PBMCs were stained with HLA-A*02:01 Dextramer-RPE (GPC3 144–152 [FVGEFFTDV], HIV19–27 [TLNAWVKVV]; Immudex, Copenhagen, Denmark) and HLA-A*24:02 Dextramer-RPE (GPC3 298–306 [EYILSLEEL], HIV583–591 [RYLKDQQLL]; Immudex) for 10 min at room temperature and anti-CD8-FITC (ProImmune) for 20 min at 4°C. Flow cytometry was performed using a FACSAria cell sorter (BD Biosciences).

Cytotoxicity assay

Calcein-AM-labeled T2A24 target cells were pulsed with various concentrations of peptide, starting at 10-6 M and decreasing by log steps to 10-14 M. The CTL clones were incubated with the T2A24 target cells at an effector:target (E/T) ratio of 10:1 for 4 h. The recognition efficiencies of the CTL clones were defined as described previously.

Cytokine measurements

Granzyme B and TNF-α levels in the culture supernatants were evaluated using Cytometric Bead Array Flex Sets (BD Bioscience), according to the manufacturer's protocol. The resulting data were analyzed using FCAP Array Software 3.0.

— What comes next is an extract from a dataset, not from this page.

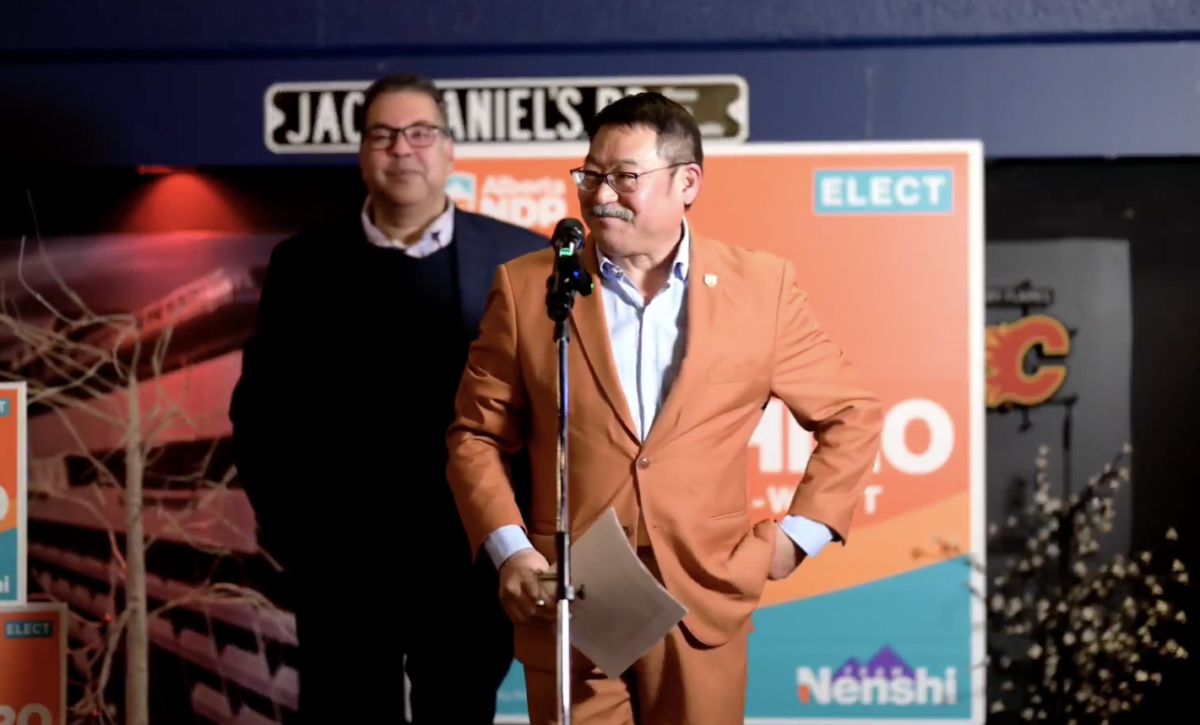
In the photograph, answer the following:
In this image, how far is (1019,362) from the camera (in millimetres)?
3070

Immunohistochemical analysis

Biopsy or resected specimens were obtained from all vaccinated patients before first vaccination and a subset of post-vaccination cases when collection was possible. Patients provided informed consent for this procedure. Specimens were stained with hematoxylin and eosin or monoclonal antibodies against GPC3 (clone 1G12; 1:300 dilution; BioMosaics) and HLA class I (clone EMR8/5; 1:2,500 dilution; Hokudo), according to the manufacturers' instructions.

Generation of CTL clones

CD3+CD8+GPC3-Dextramer+ cells from PBMCs and enzyme-treated tumors were sorted using a FACSAria cell sorter and seeded in a 96-well plate (1 cell/well). Then, cells were stimulated by the addition of irradiated (100 Gy) allogeneic PBMCs (8 × 104 cells/well) as feeder cells, in AIM-V medium supplemented with 10% human AB serum, IL-2 (200 U/mL), and phytohemagglutinin-P (PHA) (5 μg/ml) for 14–21 days, as described previously.

Analysis of T cell receptor (TCR) sequences

The GPC3-Dextramer+CD8+ T cells were sorted into PCR tubes (1 cell/tube) containing cDNA reaction mix, and identification of TCR sequences was performed as described in the previous report. In brief, cDNA was amplified using 24 TCR-BV gene family-specific forward primers and a constant region-specific reverse primer. Next, the PCR products were amplified by semi-nested PCR for screening the BV gene family. PCR products identified by specific primers were sequenced. The International Immunogenetics Information System (IMGT) database site (http://imgt.cines.fr) was used to identify the human TCR-BV gene family.

Statistical analysis

All statistical analyses were performed using R software packages (R Foundation for Statistical Computing; http://www.r-project.org). Survival rates were analyzed by the R package survfit (Kaplan-Meier method). HRs and significance levels were analyzed by the R package coxph (Cox proportional hazard analysis). Spearman rank correlations were used for correlation analysis. Statistical significance was defined as a p < 0.05.